Malta’s draft budgetary plans ‘broadly compliant’ with Stability and Growth Pact
Malta’s decreasing debt ratio is also expected to meet the EU debt rule while deficit is expected to fall to 1.7% in 2015
Along with Belgium, Finland and Latvia, the European Commission has found Malta’s draft budgetary plan for 2016 to be “broadly compliant” with the provisions of the Stability and Growth Pact.
“For these countries, the plans might result in some deviation from the adjustment paths towards each country's Medium-Term budgetary Objective,” the European Commission said in an Opinion adopted today.
With these Opinions, the Commission assesses the compliance of the Draft Budgetary Plans for the following year with the provision of the Stability and Growth Pact (SGP). No DBP for 2016 has been found in particularly serious non-compliance. In several cases, however, the Commission finds that the planned fiscal adjustments fall short, or risk doing so, of what is required by the SGP.

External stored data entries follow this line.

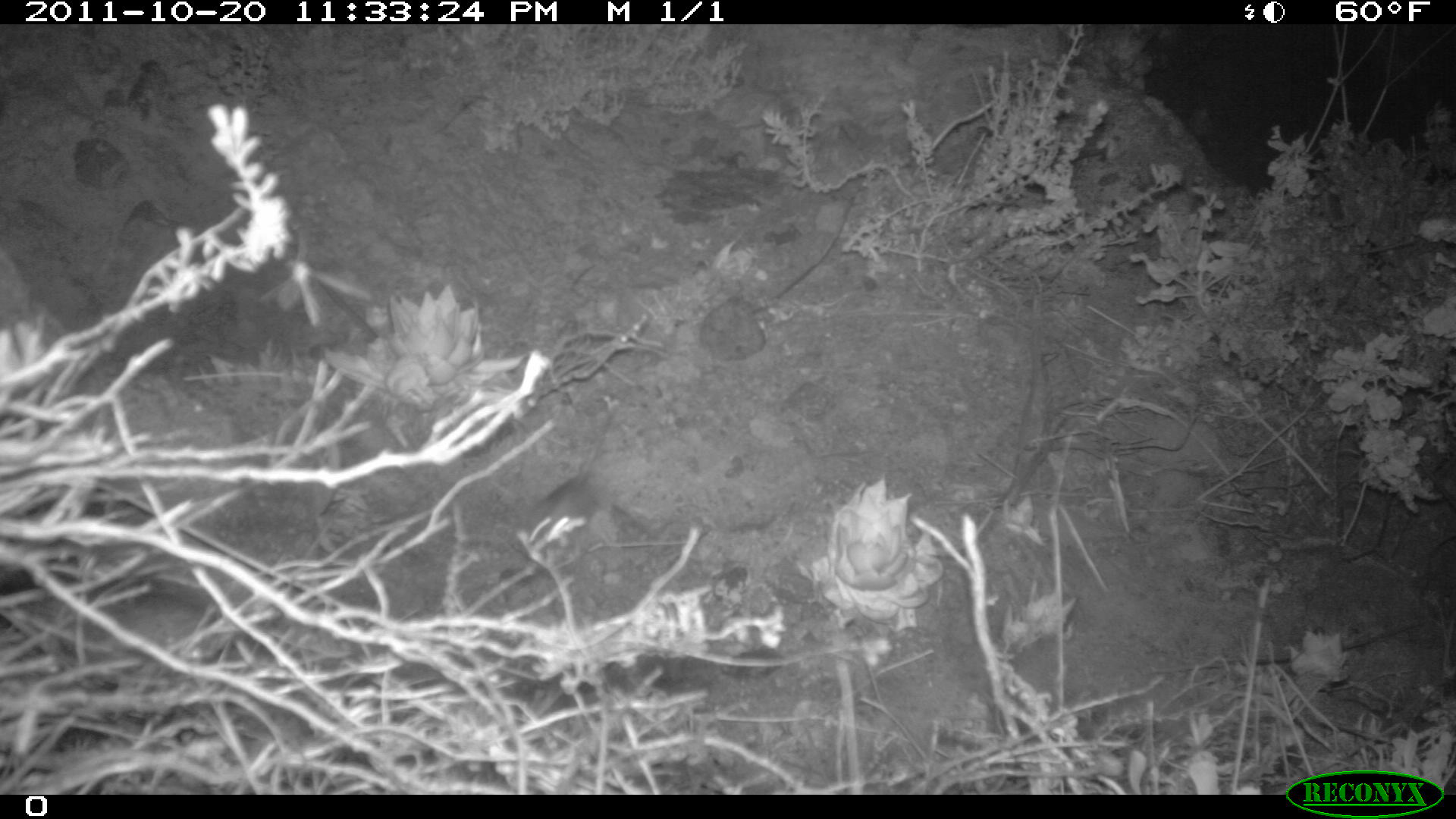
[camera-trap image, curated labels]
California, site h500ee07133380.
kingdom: Animalia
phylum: Chordata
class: Mammalia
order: Rodentia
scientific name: Rodentia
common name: rodent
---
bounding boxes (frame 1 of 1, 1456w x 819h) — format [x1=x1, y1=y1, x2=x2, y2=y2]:
rodent: [x1=510, y1=406, x2=616, y2=561]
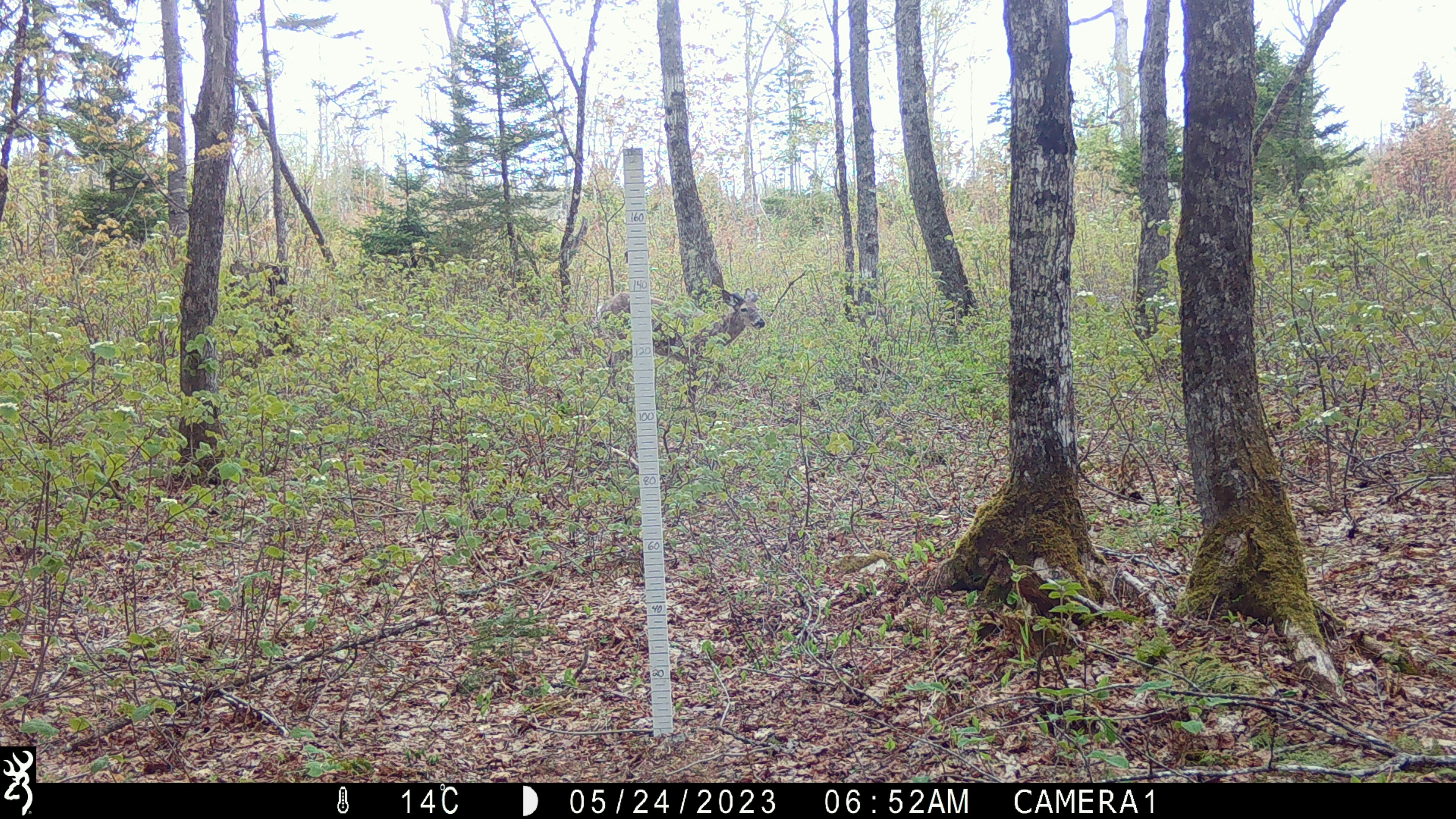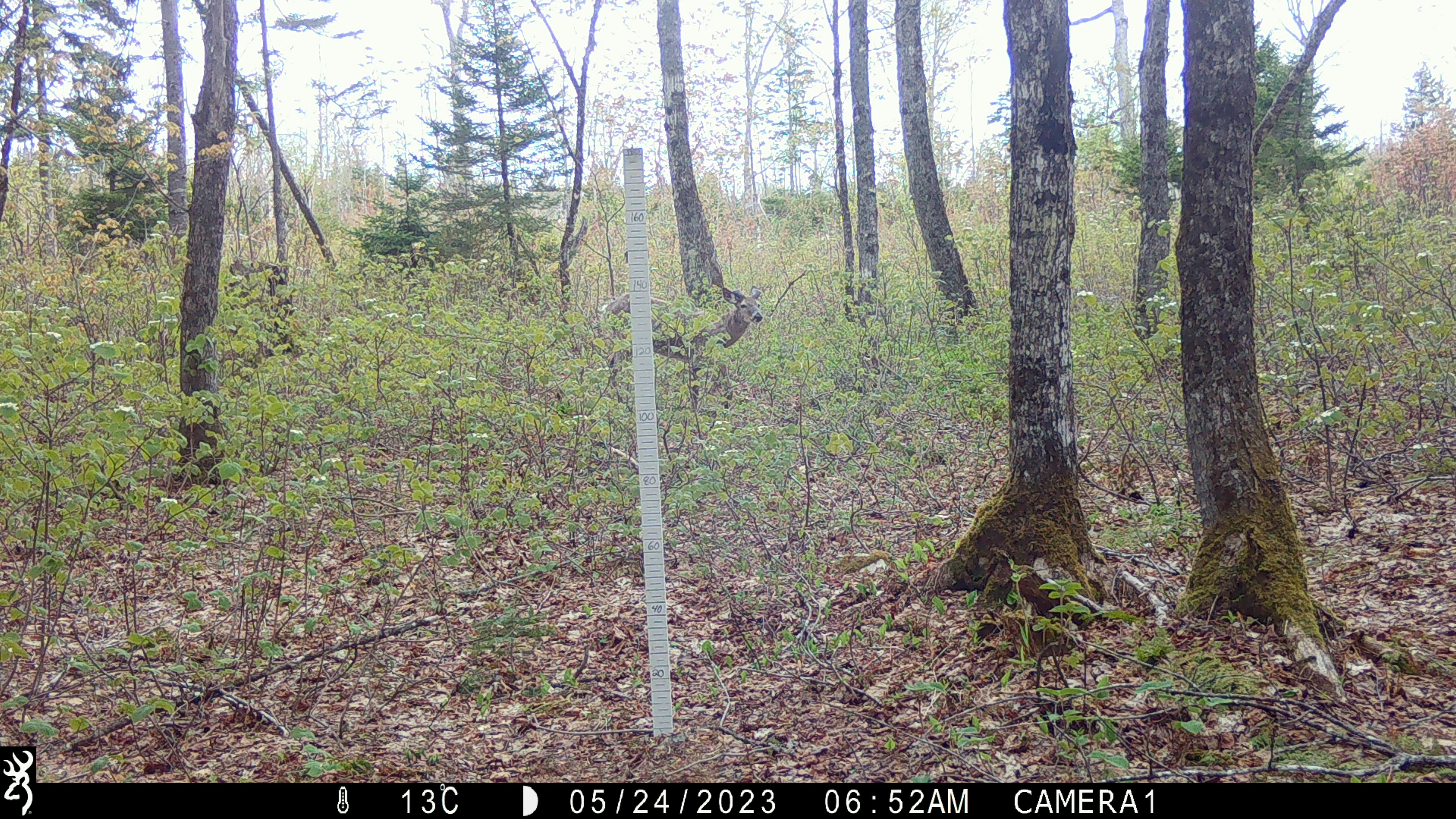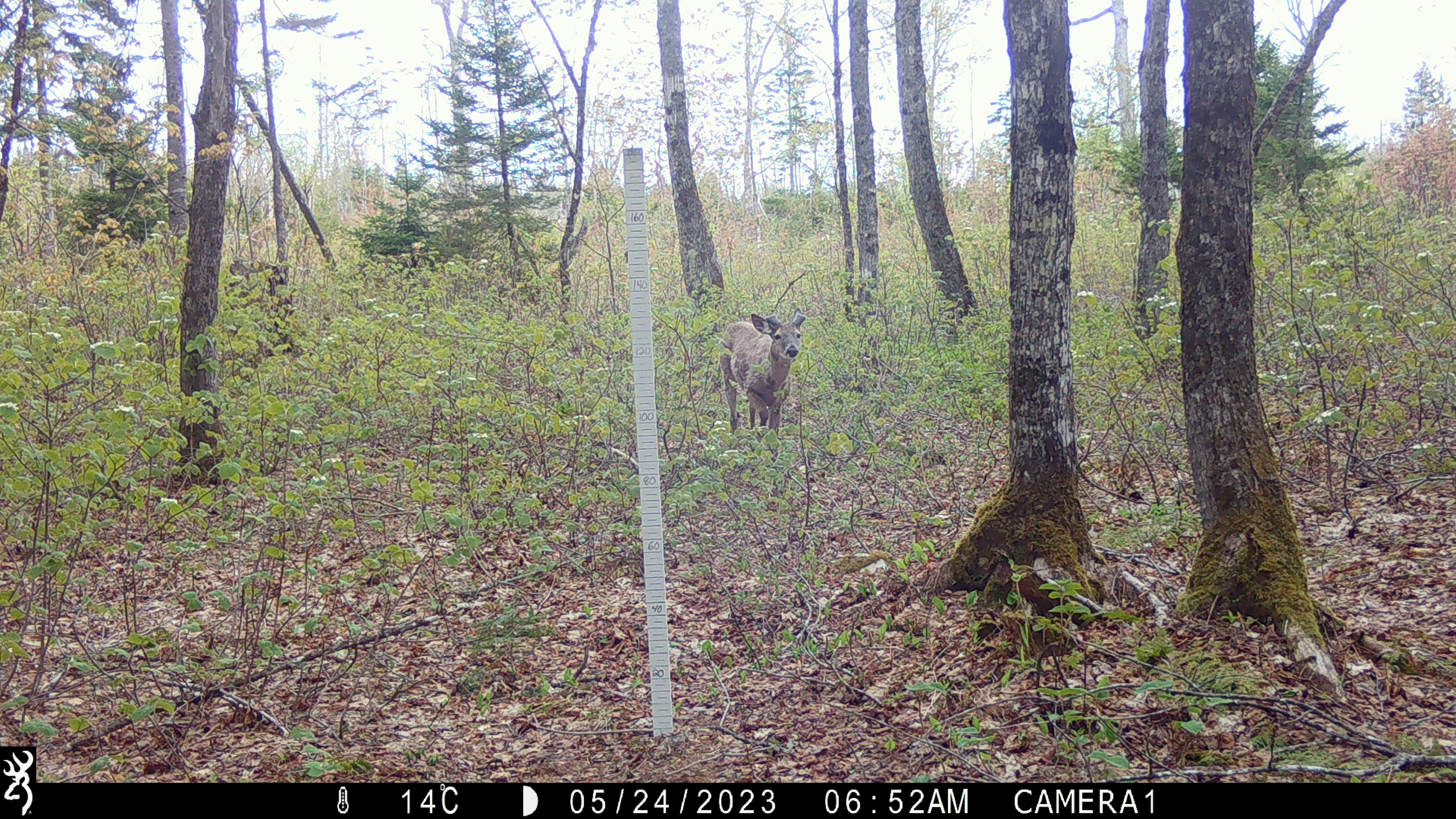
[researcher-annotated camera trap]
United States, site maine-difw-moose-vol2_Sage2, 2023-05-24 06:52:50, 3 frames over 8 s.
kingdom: Animalia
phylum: Chordata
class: Mammalia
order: Artiodactyla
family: Cervidae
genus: Odocoileus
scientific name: Odocoileus virginianus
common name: white-tailed deer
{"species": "white-tailed deer (Odocoileus virginianus)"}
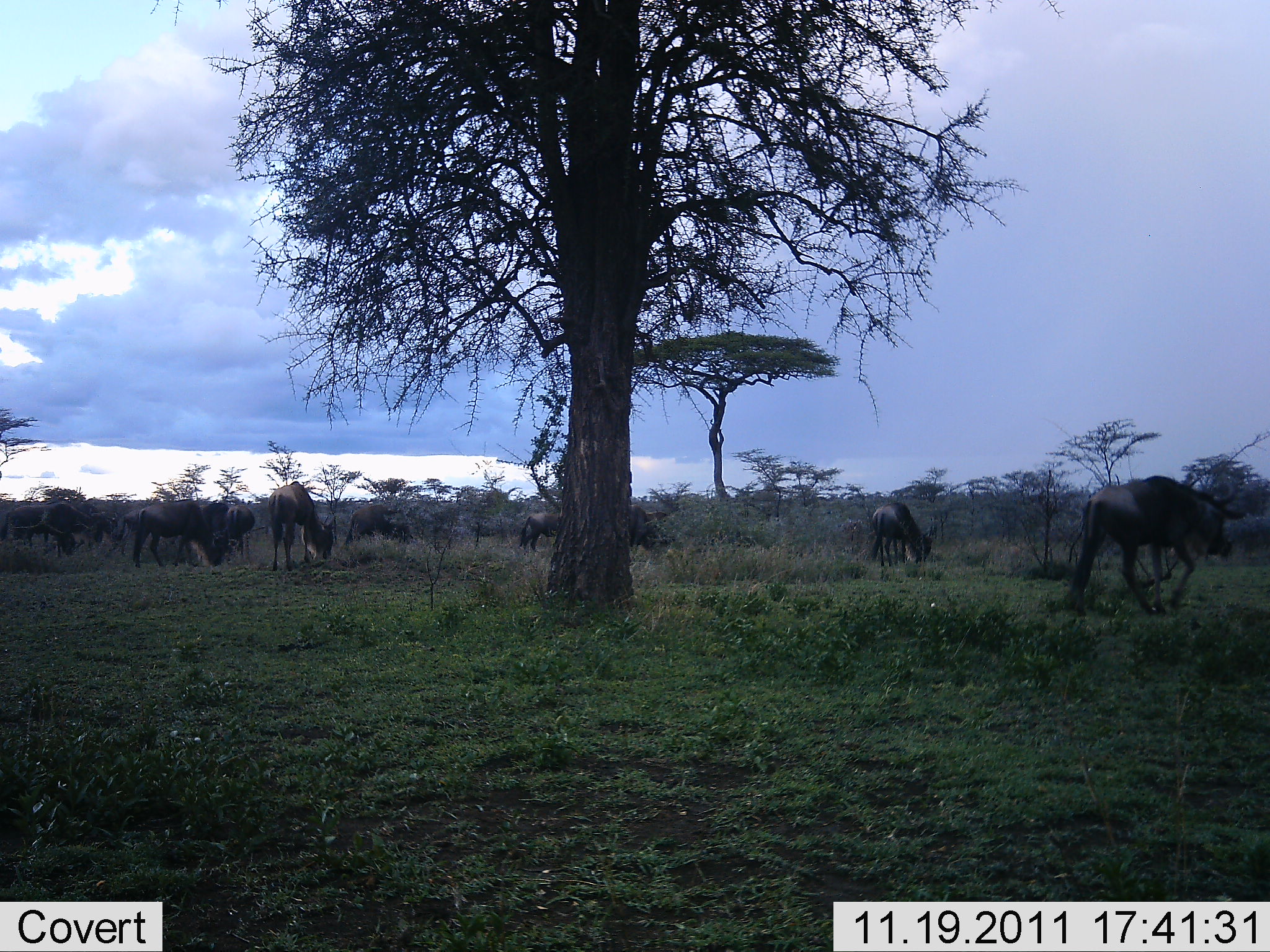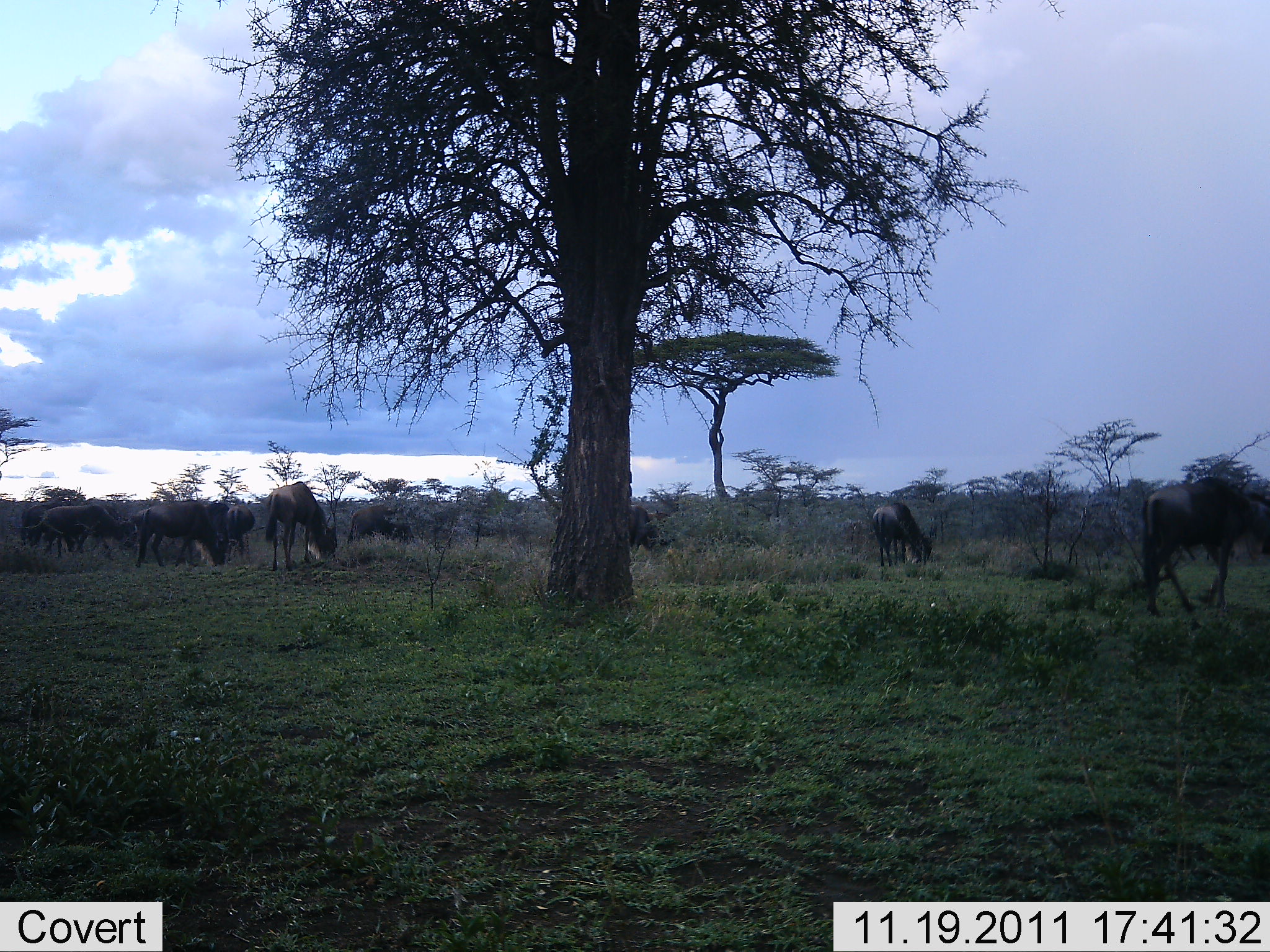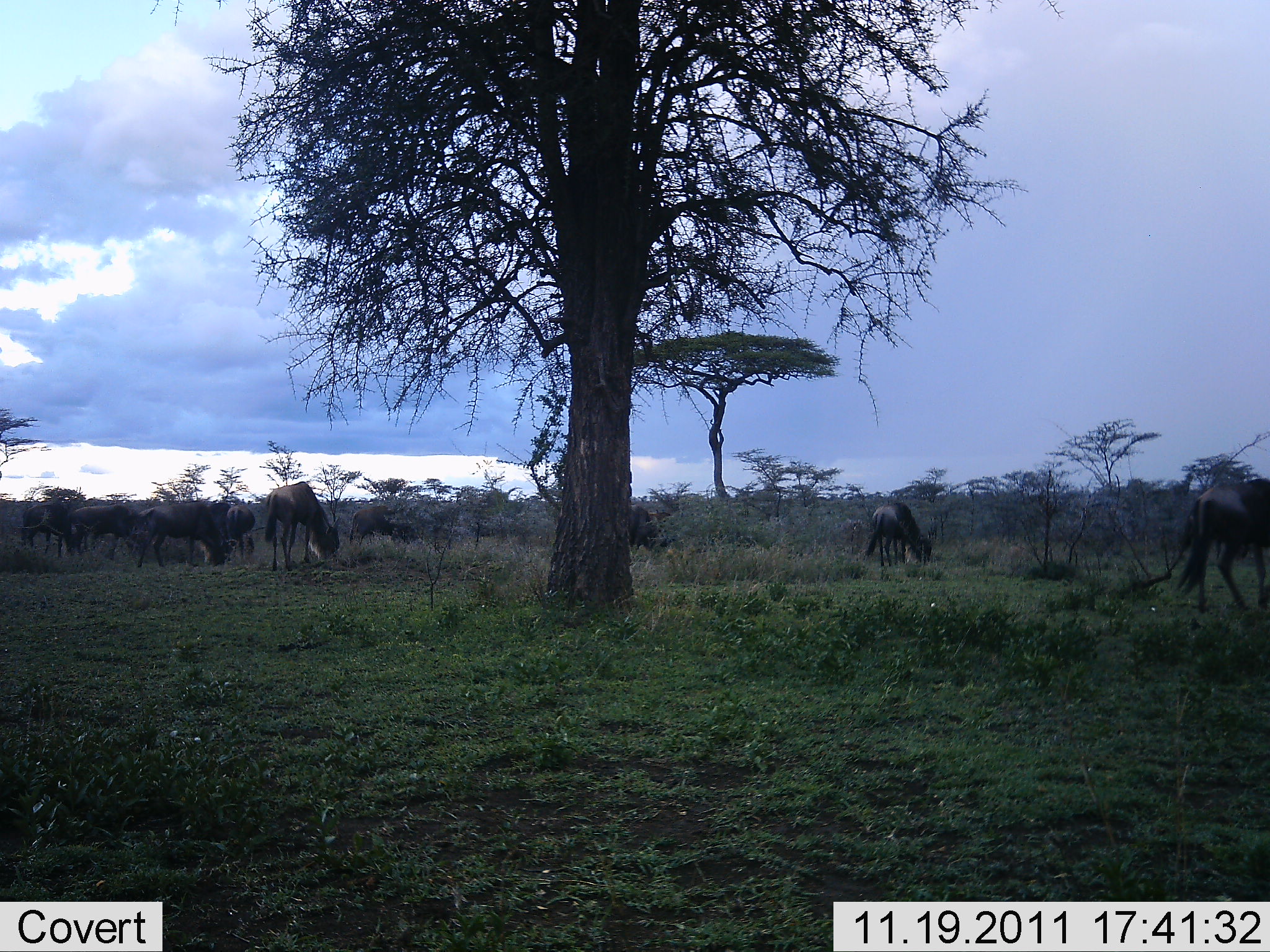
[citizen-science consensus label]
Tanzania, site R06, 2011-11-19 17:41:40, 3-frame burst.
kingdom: Animalia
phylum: Chordata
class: Mammalia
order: Artiodactyla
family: Bovidae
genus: Connochaetes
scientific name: Connochaetes taurinus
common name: blue wildebeest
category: wildebeest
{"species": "wildebeest (blue wildebeest) (Connochaetes taurinus)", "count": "10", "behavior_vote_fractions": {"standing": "25%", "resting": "0%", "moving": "58%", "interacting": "0%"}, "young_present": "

In addition to the country-specific analyses, and based on the Member States' budgetary plans, the Commission assessed the budgetary situation and fiscal stance in the euro area as a whole.
According to the Ministry for Finance, the European Commission was of the opinion that Malta’s growth rate of government expenditure is line with the applicable expenditure benchmark. Furthermore, Malta’s decreasing debt ratio is also expected to meet the EU debt rule.
The Commission expressed its satisfaction with Malta’s fiscal efforts and is positive about Malta’s ability to reach its fiscal targets.
According to the Commission, the deficit is expected to fall to 1.7% in 2015 and to 1.2% in 2016. The Commission is expecting the debt ratio to fall to 65.2% in 2015 and to 63.2% in 2016. These are in line with the targets projected by Malta.
“The Commission confirms Malta’s buoyant economic performance in 2015 and describes the macroeconomic scenario for 2015 and 2016 as plausible,” the Ministry said in a reaction.
The Commission also confirmed that Malta had the lower tax burden on labour, also on the back of the lowering income tax rates announced in the last three Budgets.
“The Government has every reason to be delighted that its 2016 Budget is compliant, as are its expenditure, deficit and debt trajectories,” Finance Minister Edward Scicluna said.